** BEGIN Given data **
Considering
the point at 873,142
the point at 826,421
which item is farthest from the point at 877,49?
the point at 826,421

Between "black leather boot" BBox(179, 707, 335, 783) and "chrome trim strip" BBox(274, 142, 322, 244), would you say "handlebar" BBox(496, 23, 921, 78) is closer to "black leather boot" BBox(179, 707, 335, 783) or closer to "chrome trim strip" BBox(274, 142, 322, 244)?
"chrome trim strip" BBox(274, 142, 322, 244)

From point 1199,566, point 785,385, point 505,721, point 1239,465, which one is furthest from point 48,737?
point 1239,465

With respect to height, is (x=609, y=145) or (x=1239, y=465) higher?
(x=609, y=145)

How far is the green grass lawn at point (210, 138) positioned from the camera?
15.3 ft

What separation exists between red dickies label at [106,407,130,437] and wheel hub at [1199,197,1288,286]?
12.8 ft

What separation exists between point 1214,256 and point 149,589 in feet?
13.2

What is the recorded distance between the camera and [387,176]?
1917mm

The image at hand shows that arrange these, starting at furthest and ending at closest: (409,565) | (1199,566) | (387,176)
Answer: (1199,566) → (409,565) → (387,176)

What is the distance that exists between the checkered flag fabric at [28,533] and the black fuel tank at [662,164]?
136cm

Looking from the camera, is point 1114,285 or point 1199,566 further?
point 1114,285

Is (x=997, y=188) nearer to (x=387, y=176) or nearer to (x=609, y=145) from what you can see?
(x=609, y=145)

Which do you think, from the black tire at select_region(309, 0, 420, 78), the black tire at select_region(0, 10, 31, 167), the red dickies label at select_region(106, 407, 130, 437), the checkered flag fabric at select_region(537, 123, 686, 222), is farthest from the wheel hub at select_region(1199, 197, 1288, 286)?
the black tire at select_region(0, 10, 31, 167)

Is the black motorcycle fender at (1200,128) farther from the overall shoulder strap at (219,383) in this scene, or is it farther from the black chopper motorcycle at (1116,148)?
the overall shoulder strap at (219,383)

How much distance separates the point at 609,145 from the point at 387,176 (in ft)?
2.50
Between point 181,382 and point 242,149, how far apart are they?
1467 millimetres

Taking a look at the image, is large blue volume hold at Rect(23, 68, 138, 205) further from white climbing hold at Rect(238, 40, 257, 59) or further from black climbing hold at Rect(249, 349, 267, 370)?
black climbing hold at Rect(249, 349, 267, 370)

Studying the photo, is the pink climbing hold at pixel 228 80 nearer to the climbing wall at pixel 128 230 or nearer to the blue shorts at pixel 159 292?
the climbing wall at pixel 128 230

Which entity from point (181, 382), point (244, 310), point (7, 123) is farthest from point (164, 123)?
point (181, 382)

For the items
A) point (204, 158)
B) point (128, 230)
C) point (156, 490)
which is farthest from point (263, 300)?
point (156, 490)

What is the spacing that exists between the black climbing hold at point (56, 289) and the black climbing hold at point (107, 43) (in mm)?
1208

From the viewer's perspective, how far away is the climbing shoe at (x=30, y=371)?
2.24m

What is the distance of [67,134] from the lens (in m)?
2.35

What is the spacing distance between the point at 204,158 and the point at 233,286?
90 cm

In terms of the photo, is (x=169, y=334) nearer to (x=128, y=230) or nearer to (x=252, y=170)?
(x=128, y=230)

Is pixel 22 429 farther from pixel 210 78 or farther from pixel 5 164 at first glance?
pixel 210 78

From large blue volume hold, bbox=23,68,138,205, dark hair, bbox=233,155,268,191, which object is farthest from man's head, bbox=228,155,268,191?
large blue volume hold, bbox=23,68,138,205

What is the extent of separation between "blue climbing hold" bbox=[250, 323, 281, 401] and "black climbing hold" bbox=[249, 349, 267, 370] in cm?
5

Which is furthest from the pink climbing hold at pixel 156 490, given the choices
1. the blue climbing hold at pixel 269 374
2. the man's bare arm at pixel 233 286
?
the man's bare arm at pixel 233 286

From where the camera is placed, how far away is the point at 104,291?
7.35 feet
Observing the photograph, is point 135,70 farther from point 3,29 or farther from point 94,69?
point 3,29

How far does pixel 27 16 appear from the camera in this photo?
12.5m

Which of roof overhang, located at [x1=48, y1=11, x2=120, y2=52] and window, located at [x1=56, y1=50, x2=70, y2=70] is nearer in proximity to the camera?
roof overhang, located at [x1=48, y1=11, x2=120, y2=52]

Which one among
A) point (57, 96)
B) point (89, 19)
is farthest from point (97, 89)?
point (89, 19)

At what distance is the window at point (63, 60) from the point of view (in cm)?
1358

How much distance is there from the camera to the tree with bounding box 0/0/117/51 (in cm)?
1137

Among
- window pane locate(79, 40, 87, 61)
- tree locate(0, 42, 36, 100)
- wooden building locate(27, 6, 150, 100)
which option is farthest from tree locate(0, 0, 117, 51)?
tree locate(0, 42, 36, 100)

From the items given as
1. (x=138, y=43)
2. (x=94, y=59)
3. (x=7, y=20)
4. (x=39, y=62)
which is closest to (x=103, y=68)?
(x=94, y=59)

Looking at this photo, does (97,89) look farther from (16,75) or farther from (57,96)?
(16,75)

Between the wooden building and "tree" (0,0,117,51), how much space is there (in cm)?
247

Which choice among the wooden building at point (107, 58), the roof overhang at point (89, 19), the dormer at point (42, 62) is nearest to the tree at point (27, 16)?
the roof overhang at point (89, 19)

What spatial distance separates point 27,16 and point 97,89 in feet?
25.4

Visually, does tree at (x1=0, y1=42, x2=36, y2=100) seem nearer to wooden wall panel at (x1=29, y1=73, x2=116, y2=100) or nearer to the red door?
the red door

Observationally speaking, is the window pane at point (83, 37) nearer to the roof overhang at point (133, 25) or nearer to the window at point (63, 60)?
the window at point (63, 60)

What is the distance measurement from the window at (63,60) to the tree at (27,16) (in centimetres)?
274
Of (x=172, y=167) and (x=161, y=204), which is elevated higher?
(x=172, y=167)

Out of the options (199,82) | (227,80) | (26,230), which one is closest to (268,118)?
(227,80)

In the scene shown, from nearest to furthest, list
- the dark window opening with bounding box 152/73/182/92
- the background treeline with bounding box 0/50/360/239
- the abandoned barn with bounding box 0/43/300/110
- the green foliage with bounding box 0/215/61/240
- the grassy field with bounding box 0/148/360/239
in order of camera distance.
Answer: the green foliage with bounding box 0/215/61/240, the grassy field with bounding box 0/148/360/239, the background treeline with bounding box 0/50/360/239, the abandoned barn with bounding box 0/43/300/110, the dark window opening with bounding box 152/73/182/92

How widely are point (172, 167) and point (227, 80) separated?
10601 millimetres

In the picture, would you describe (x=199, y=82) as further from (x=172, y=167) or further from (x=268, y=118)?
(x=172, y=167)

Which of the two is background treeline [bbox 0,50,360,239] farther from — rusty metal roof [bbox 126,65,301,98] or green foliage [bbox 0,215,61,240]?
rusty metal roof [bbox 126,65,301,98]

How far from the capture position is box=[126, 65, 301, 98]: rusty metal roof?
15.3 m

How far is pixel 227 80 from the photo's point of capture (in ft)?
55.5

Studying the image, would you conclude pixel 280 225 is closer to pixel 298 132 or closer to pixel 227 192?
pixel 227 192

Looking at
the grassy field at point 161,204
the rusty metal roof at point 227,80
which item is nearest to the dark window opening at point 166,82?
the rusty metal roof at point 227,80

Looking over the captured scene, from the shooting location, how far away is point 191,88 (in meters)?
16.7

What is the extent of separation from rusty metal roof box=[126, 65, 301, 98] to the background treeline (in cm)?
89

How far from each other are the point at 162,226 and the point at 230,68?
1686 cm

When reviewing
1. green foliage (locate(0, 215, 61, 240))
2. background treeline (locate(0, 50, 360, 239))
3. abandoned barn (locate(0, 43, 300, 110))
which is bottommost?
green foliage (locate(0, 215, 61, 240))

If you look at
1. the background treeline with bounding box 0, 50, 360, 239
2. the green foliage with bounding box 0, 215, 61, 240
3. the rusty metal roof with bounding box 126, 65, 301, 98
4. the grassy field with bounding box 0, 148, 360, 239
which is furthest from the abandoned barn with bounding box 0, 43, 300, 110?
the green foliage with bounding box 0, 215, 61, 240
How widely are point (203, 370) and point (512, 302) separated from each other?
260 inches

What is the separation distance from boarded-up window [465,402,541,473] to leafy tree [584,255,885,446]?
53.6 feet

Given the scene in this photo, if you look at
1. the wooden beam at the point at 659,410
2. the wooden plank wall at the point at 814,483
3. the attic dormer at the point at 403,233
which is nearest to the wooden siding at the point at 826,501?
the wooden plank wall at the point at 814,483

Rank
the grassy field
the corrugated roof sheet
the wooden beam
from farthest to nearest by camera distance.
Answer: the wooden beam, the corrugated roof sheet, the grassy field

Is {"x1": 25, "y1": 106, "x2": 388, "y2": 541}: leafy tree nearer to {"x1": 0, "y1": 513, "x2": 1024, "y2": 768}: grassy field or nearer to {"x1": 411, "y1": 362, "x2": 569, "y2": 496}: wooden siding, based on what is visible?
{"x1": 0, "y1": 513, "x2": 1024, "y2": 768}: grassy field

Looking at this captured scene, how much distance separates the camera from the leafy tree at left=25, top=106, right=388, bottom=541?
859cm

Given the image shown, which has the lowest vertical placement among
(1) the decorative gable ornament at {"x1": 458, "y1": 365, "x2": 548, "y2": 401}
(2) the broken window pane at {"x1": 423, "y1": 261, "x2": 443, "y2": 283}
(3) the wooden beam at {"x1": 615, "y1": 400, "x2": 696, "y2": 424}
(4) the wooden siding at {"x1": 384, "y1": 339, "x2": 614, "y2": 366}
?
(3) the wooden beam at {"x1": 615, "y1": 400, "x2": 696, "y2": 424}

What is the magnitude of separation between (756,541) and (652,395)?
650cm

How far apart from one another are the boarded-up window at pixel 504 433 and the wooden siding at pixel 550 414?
** END Given data **
(Written task): Transcribe, word for word, every line from the one containing "what is visible?" through the final line of the entries, and nothing else.

(The response):
Is {"x1": 25, "y1": 106, "x2": 388, "y2": 541}: leafy tree nearer to {"x1": 0, "y1": 513, "x2": 1024, "y2": 768}: grassy field or nearer to {"x1": 411, "y1": 362, "x2": 569, "y2": 496}: wooden siding, based on what is visible?
{"x1": 0, "y1": 513, "x2": 1024, "y2": 768}: grassy field

Looking at this captured scene, how much distance separates the camera from the leafy tree at left=25, top=106, right=388, bottom=541?
859cm

Given the image shown, which has the lowest vertical placement among
(1) the decorative gable ornament at {"x1": 458, "y1": 365, "x2": 548, "y2": 401}
(2) the broken window pane at {"x1": 423, "y1": 261, "x2": 443, "y2": 283}
(3) the wooden beam at {"x1": 615, "y1": 400, "x2": 696, "y2": 424}
(4) the wooden siding at {"x1": 384, "y1": 339, "x2": 614, "y2": 366}
?
(3) the wooden beam at {"x1": 615, "y1": 400, "x2": 696, "y2": 424}

What is the magnitude of separation between (756,541) and (652,395)?
650cm

How far apart from one another are the boarded-up window at pixel 504 433 and the wooden siding at pixel 550 414?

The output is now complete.